◆ **Records for processing**:
● ● ● ● ●

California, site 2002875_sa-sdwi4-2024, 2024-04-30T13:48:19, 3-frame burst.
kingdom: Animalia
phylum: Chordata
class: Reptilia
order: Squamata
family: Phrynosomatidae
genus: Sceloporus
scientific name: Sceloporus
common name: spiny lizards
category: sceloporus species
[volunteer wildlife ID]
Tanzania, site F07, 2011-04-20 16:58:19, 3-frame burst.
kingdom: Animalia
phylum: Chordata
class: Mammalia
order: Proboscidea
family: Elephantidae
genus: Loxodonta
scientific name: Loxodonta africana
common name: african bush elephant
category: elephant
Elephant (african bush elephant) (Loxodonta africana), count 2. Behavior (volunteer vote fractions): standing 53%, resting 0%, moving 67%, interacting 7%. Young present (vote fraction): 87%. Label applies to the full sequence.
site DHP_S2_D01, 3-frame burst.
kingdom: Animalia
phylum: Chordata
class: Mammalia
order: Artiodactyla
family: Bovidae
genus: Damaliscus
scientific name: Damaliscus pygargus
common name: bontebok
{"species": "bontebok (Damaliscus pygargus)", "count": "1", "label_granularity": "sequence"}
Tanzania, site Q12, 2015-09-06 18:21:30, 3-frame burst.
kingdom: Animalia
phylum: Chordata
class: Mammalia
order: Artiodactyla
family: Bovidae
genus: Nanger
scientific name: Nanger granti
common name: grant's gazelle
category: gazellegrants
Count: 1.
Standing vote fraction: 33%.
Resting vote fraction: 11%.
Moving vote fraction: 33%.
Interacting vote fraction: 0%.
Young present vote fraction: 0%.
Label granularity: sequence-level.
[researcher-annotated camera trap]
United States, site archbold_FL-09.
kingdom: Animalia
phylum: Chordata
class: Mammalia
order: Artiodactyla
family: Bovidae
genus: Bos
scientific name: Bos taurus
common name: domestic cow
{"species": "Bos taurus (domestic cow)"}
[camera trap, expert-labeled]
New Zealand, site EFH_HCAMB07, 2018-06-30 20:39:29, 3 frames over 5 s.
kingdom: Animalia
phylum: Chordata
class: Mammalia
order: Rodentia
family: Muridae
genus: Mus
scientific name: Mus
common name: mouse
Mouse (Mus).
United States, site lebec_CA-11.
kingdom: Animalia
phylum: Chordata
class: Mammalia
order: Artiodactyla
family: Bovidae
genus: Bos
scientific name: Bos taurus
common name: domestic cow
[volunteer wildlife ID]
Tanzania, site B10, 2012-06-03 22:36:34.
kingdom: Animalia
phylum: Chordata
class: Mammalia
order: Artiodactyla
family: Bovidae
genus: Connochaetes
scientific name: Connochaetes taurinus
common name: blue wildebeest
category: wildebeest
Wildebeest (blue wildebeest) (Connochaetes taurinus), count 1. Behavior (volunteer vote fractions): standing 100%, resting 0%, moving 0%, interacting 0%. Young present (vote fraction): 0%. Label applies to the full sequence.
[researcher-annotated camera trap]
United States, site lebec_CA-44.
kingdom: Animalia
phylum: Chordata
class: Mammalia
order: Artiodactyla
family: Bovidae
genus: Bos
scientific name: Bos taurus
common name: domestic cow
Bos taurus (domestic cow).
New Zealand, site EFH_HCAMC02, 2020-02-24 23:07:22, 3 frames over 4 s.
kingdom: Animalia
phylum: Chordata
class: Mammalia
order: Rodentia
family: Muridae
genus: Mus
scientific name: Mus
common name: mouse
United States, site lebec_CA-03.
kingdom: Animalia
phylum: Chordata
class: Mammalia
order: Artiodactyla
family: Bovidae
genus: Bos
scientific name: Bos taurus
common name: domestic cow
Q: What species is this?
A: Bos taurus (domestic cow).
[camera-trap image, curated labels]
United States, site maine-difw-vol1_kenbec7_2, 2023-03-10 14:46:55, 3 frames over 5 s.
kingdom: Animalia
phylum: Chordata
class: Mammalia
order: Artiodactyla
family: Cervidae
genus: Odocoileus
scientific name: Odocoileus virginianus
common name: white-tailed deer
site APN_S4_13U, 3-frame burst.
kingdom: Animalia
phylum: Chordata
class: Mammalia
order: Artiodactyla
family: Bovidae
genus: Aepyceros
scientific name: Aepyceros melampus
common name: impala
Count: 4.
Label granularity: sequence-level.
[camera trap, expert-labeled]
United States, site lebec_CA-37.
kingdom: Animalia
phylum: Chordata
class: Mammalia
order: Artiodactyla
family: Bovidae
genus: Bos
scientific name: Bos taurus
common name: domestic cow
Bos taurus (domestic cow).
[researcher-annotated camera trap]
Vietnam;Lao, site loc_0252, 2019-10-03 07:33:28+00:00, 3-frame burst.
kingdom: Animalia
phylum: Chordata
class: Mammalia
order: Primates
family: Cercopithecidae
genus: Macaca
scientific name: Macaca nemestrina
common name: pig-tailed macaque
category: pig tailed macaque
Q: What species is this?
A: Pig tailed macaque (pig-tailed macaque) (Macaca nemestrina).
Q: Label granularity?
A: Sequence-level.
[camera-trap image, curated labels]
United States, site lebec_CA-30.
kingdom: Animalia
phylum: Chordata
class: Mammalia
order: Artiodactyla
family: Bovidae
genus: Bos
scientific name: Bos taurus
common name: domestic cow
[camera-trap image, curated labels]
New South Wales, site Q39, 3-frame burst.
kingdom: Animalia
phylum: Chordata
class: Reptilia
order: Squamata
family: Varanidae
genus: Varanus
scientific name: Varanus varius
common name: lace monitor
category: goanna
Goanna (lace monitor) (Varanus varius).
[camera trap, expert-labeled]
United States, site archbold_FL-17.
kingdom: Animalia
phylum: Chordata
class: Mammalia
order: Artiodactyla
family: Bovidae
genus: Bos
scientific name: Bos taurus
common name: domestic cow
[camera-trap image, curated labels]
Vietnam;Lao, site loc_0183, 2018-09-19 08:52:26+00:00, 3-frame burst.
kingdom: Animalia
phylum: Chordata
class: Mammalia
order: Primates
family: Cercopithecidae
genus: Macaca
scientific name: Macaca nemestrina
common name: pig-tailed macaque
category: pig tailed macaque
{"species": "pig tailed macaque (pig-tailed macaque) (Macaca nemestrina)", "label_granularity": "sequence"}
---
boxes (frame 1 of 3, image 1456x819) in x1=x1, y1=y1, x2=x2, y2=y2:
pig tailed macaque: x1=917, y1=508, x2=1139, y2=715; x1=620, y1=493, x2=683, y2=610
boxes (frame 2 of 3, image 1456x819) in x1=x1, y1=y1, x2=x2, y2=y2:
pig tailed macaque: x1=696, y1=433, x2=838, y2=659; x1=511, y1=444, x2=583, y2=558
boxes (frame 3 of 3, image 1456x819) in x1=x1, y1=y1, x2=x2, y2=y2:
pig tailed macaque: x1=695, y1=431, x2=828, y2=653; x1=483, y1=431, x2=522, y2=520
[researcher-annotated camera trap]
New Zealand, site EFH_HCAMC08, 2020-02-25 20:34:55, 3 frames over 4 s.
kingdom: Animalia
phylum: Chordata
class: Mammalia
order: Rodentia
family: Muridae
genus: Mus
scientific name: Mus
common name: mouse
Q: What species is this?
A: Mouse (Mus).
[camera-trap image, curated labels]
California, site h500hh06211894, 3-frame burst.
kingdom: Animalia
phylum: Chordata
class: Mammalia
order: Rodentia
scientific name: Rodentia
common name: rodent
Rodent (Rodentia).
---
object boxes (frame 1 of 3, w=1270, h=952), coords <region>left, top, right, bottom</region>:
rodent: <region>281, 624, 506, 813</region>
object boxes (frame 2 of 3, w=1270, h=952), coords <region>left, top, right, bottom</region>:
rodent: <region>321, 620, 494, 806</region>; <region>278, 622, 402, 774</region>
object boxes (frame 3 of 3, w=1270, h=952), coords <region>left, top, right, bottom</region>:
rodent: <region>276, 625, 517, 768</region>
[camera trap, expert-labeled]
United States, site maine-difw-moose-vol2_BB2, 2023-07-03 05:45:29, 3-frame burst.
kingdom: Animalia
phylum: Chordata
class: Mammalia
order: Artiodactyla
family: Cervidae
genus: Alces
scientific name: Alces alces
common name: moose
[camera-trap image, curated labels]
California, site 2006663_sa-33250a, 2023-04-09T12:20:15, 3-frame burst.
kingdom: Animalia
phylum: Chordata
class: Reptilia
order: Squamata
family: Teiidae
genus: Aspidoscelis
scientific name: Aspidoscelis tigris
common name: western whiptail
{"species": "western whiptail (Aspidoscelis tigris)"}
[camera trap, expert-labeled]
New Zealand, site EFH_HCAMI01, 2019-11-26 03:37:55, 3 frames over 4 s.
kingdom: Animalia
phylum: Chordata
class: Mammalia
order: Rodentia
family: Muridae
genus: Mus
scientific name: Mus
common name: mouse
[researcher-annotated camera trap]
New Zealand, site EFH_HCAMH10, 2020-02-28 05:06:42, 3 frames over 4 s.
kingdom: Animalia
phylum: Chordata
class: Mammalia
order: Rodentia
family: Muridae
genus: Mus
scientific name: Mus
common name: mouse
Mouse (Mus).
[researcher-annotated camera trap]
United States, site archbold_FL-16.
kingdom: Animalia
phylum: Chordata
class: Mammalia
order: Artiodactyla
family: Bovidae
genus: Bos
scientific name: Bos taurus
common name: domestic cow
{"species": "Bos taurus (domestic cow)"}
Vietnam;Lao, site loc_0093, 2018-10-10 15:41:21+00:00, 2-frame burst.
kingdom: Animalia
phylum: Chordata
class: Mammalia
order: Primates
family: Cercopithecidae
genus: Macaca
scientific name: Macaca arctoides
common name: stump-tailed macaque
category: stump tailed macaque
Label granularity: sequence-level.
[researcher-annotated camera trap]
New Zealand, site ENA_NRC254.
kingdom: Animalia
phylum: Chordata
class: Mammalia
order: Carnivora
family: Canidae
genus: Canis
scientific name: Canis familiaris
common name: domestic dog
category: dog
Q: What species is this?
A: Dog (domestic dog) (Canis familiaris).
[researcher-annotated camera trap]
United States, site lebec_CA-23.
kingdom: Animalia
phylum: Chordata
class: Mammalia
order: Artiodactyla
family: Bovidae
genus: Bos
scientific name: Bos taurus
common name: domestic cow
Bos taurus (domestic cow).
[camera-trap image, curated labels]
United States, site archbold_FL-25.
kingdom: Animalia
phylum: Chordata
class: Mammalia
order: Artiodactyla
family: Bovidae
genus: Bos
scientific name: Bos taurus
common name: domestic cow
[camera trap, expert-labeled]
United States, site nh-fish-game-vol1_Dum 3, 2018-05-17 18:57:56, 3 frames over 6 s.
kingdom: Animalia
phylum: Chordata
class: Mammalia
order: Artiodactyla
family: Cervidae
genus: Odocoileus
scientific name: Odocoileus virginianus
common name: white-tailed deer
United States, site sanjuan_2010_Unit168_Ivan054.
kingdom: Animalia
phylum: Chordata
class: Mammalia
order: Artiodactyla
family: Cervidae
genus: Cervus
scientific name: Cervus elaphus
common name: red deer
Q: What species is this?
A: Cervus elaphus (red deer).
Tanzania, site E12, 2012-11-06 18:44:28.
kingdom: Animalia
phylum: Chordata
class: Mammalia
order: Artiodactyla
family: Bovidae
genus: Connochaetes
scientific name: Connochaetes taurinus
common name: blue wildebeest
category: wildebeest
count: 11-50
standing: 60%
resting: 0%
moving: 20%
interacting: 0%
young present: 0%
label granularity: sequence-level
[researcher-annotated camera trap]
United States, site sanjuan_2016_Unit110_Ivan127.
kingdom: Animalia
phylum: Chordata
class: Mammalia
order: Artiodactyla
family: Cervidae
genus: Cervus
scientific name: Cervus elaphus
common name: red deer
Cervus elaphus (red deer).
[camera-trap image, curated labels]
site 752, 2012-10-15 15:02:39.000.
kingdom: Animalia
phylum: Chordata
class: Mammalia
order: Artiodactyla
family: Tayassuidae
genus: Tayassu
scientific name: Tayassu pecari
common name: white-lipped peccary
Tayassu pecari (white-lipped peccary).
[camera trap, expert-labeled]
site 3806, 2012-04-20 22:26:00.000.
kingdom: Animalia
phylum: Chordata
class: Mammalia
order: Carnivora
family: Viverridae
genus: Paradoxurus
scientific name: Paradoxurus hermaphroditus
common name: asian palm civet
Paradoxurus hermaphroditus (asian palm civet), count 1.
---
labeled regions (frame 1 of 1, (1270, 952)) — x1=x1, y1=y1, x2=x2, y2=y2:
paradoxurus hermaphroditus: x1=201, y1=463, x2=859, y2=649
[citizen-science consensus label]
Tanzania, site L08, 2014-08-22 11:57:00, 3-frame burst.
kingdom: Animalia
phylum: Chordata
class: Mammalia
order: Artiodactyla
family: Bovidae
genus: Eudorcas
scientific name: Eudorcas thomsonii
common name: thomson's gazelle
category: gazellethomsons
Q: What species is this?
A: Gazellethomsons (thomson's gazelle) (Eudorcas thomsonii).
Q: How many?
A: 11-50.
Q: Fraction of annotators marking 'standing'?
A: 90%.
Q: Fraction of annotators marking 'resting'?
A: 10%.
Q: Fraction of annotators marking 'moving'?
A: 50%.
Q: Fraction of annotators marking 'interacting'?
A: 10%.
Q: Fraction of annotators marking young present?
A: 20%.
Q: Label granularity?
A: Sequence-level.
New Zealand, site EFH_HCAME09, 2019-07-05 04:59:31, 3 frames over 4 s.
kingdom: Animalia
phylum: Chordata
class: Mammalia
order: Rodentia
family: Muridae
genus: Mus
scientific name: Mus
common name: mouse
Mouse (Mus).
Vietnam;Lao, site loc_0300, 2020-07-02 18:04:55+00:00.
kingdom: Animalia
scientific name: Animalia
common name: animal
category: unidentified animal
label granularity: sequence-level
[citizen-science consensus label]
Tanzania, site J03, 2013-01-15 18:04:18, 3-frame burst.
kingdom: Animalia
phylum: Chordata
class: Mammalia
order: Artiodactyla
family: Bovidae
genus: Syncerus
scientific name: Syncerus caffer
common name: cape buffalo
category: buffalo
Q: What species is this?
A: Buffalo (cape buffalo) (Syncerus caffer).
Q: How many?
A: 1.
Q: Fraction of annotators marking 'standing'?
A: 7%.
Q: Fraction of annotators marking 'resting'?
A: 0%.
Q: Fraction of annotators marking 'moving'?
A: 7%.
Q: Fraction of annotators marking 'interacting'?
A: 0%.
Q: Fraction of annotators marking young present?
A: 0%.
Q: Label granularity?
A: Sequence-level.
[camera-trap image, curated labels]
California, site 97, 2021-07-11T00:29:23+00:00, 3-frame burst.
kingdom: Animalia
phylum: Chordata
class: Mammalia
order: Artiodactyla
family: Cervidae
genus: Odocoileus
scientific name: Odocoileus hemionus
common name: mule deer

● ● ● ● ●

◆ **Exercise directions**: Go through the listing above and find each line that contains "Vietnam", then copy it.

◆ **Response to this exercise**:
Vietnam;Lao, site loc_0252, 2019-10-03 07:33:28+00:00, 3-frame burst.
Vietnam;Lao, site loc_0183, 2018-09-19 08:52:26+00:00, 3-frame burst.
Vietnam;Lao, site loc_0093, 2018-10-10 15:41:21+00:00, 2-frame burst.
Vietnam;Lao, site loc_0300, 2020-07-02 18:04:55+00:00.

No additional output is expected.